The bottom line is that greynet usage makes IT nervous: 40% of IT managers report that public IM use at work poses "serious risk," while another 46% indicate that IM poses "some risk," for a total of 86% of managers who are wary of the public IM networks and their impact on the work environment.

More Key Findings

40% of employees said that they need more applications than are typically installed on their work PCs.

85% of employees report that they use their work PCs for "personal, non-work purposes," and among these employees, 38% send personal IMs or engage in chat while at work.

The personal use of work computers is independent of company size.

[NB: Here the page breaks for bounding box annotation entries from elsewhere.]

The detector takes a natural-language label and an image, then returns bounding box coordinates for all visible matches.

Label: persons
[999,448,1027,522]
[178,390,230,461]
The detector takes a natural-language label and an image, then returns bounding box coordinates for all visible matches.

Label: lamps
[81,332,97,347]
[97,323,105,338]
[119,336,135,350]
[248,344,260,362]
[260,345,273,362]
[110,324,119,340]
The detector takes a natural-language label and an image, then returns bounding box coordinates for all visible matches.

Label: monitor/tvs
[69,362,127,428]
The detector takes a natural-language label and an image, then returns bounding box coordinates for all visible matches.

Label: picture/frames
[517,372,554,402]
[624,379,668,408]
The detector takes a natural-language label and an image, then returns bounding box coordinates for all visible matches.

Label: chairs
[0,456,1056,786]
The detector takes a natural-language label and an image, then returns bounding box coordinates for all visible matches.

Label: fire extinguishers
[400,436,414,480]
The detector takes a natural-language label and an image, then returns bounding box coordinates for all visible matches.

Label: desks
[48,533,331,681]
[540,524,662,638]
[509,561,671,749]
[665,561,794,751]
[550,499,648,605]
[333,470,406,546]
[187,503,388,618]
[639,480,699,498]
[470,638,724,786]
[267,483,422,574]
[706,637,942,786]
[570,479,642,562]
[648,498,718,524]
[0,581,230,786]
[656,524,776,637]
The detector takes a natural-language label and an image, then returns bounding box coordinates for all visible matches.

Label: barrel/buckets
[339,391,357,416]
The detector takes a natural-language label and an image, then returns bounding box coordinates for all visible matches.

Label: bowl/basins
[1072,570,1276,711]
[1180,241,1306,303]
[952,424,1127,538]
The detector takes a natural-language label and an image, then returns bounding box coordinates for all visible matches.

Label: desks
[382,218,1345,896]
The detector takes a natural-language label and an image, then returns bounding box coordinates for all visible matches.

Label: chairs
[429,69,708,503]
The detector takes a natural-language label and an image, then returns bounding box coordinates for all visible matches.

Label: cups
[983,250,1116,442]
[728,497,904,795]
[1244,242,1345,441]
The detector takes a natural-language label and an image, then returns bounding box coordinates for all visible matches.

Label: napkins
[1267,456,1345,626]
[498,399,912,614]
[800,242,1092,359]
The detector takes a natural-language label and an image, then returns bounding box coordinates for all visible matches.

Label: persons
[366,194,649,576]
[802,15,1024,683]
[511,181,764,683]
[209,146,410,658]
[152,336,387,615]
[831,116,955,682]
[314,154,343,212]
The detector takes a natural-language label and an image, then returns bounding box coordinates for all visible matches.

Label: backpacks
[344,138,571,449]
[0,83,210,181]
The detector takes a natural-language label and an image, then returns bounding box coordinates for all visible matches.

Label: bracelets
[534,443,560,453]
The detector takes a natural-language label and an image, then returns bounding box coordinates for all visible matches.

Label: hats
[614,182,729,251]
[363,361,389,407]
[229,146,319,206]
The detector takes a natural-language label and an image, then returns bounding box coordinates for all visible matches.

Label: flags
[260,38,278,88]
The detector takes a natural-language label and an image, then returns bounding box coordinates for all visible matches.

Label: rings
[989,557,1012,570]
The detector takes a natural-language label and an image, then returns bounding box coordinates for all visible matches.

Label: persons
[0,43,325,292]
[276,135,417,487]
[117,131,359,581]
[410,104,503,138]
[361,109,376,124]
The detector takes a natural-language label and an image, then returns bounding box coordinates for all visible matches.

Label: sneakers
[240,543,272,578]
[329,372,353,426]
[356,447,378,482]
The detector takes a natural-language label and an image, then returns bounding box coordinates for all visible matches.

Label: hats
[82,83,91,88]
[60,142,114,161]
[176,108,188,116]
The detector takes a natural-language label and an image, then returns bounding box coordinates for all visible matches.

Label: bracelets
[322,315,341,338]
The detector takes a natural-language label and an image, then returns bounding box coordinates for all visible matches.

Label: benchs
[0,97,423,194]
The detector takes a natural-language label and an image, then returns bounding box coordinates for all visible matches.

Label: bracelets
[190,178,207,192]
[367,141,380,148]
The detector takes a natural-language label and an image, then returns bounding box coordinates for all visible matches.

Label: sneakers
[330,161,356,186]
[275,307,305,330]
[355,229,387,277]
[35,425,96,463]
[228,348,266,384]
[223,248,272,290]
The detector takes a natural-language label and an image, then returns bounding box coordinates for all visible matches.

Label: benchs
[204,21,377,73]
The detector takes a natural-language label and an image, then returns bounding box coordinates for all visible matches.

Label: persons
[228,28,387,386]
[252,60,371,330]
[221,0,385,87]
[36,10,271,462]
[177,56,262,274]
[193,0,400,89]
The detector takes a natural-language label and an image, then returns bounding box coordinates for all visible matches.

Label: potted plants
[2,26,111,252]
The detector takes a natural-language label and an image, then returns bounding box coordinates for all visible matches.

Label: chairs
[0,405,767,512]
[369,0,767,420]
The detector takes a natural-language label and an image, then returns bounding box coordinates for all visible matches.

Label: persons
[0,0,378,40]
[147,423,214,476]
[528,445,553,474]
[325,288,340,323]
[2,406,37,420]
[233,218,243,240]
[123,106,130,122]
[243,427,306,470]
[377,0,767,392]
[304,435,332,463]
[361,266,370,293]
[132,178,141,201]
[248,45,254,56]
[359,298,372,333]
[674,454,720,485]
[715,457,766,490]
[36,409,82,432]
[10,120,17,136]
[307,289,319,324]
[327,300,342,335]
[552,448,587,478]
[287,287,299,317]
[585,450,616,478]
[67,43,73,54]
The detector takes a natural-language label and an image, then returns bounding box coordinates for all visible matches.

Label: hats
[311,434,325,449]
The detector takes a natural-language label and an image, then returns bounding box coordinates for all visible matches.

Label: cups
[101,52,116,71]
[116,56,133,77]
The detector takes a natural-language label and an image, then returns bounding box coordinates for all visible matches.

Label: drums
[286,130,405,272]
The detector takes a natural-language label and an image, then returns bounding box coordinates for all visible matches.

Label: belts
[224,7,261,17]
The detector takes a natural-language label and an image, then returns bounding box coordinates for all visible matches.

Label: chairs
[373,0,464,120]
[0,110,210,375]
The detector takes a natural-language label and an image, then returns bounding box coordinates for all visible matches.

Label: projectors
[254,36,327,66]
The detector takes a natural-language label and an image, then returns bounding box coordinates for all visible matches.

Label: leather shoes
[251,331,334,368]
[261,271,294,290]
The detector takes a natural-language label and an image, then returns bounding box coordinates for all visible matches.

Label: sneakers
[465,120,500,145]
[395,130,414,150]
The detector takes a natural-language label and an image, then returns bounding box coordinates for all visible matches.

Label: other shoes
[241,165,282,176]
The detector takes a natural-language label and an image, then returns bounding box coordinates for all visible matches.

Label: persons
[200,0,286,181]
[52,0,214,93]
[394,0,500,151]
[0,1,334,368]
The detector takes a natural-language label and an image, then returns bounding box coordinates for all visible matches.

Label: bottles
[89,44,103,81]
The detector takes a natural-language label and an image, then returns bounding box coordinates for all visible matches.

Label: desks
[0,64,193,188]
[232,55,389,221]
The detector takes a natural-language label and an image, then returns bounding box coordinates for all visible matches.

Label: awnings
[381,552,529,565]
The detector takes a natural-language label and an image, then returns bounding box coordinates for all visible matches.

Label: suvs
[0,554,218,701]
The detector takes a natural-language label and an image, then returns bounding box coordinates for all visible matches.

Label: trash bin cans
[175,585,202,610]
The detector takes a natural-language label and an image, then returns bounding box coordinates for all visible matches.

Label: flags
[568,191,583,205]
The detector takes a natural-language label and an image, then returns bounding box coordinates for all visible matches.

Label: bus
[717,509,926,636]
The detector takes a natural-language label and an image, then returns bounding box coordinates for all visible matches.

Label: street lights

Across the board, approximately eight in 10 will surf, shop and chat over the company network, testimony to the continued blurring of personal and professional workspaces.

Fewer than half -- 45% -- of employees are at work locations where personal IM messaging is monitored by the organization.

The number of work locations with eight or more greynet applications in use has almost tripled in the last three years.

68% of IT managers are at work locations where there are specific guidelines and polices that govern the archiving and storage of IM, e-mail and chat communications.

53% of IT managers have received guidance from their corporate counsel concerning the archiving and storage of e-mails, IMs, chats and other employee communications.

45% of organizations would be unable to produce an archive or record of a specific employee's IM communications, if required to do so for legal purposes.

32% of the companies that have deployed enterprise IM also report they are incapable of producing logs of employee IM communications.

The full report, "Greynets in the Enterprise: 3rd Annual Survey of Trends, Attitudes and Impacts," is available from FaceTime at http://www.facetime.com/greynetsurvey2007.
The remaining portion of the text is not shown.